Aim of the exercise:
Reproduce the passage from the free speech podcast introduction that begins at "Every Friday, we" and ends after "these big stories.".

Selected excerpt:
------------------------------

Suzanne Nossel

Photo by Beowulf Sheehan

Every Friday, we discuss tricky questions about free speech and expression with our CEO Suzanne Nossel, author of the forthcoming Dare to Speak: Defending Free Speech for All, in our weekly PEN Pod segment “Tough Questions.” In this week’s episode, we talk about the false rumors of anti-fascist riots, the dismissal of editors at major publications, condemnation of attacks on the press, as well as debates over who gets adequately compensated for their work in the literary sector to help us navigate all of these big stories.

From where we stood a week ago to where we are this week, where do you think issues of free speech and free expression are right now in this country? And do you feel like we’re back on our heels?

------------------------------

Stored records:
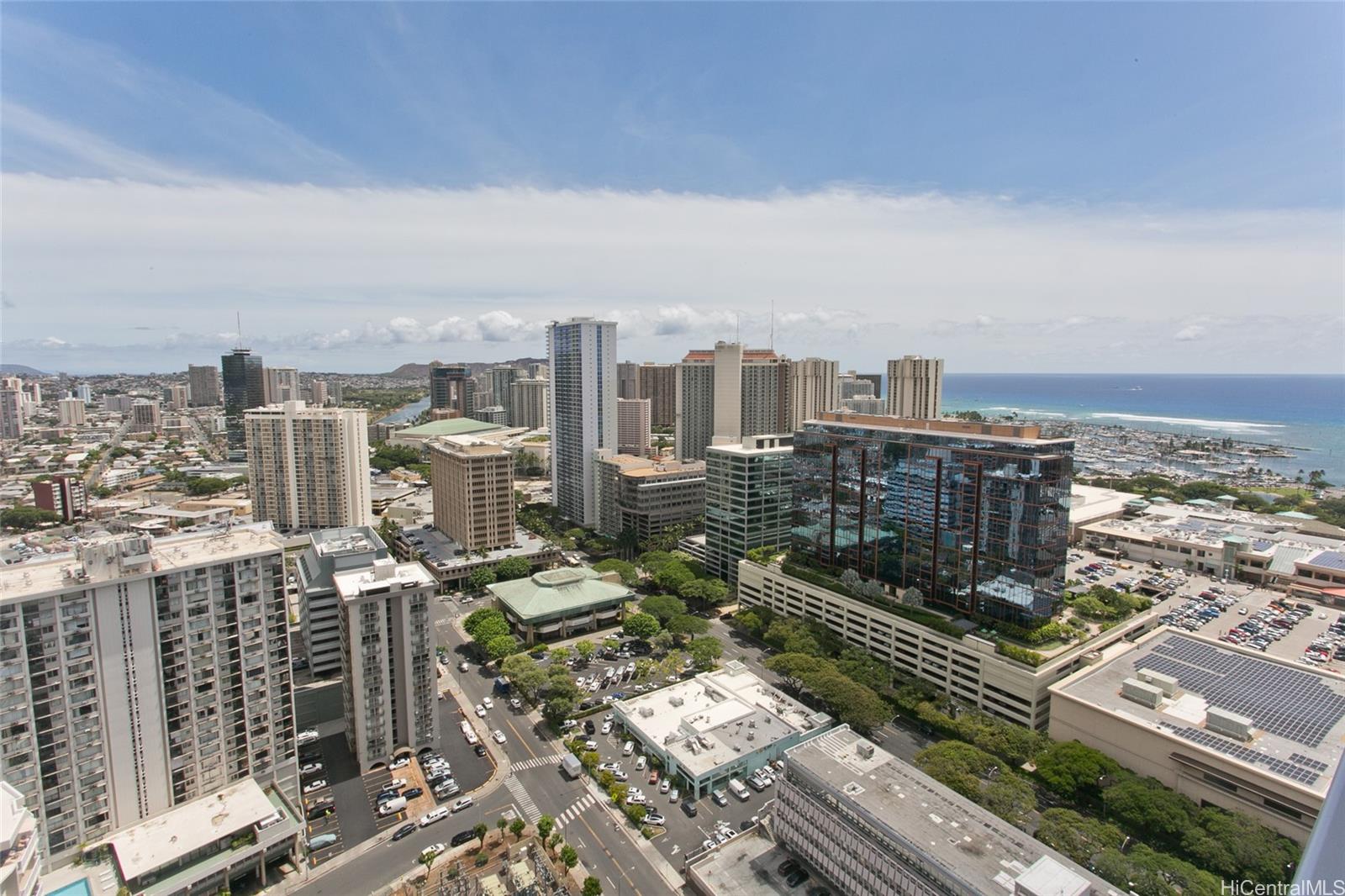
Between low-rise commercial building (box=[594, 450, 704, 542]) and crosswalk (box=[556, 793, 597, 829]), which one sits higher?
low-rise commercial building (box=[594, 450, 704, 542])

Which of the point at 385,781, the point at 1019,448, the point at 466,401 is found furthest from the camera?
the point at 466,401

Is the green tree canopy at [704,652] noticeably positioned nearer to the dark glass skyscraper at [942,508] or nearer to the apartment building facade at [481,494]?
the dark glass skyscraper at [942,508]

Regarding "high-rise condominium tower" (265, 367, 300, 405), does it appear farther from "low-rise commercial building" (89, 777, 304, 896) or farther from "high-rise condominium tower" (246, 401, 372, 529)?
"low-rise commercial building" (89, 777, 304, 896)

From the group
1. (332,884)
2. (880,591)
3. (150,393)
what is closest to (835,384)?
(880,591)

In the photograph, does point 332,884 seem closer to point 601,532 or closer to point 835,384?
point 601,532

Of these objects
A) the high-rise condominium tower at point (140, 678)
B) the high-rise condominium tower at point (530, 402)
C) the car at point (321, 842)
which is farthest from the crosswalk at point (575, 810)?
the high-rise condominium tower at point (530, 402)

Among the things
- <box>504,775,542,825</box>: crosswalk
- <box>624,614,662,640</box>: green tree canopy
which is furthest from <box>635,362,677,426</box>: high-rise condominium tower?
<box>504,775,542,825</box>: crosswalk

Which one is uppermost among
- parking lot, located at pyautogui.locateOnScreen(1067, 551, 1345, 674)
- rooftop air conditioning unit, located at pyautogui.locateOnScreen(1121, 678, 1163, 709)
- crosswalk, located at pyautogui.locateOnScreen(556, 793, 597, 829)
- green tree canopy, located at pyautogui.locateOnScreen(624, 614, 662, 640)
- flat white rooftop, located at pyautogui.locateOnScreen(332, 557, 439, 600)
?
flat white rooftop, located at pyautogui.locateOnScreen(332, 557, 439, 600)
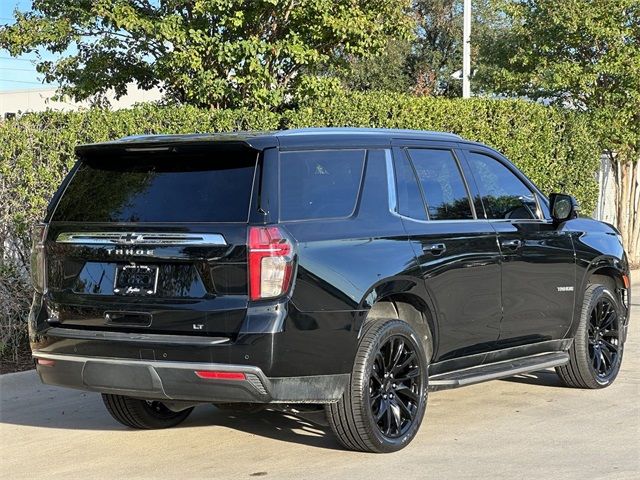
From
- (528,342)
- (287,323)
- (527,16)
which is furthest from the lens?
(527,16)

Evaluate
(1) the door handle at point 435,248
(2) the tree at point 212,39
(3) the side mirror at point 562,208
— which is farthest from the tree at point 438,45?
(1) the door handle at point 435,248

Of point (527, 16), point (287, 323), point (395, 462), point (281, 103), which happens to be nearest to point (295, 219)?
point (287, 323)

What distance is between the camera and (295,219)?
20.4 ft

------------------------------

Completed task:
Every Friday, we discuss tricky questions about free speech and expression with our CEO Suzanne Nossel, author of the forthcoming Dare to Speak: Defending Free Speech for All, in our weekly PEN Pod segment “Tough Questions.” In this week’s episode, we talk about the false rumors of anti-fascist riots, the dismissal of editors at major publications, condemnation of attacks on the press, as well as debates over who gets adequately compensated for their work in the literary sector to help us navigate all of these big stories.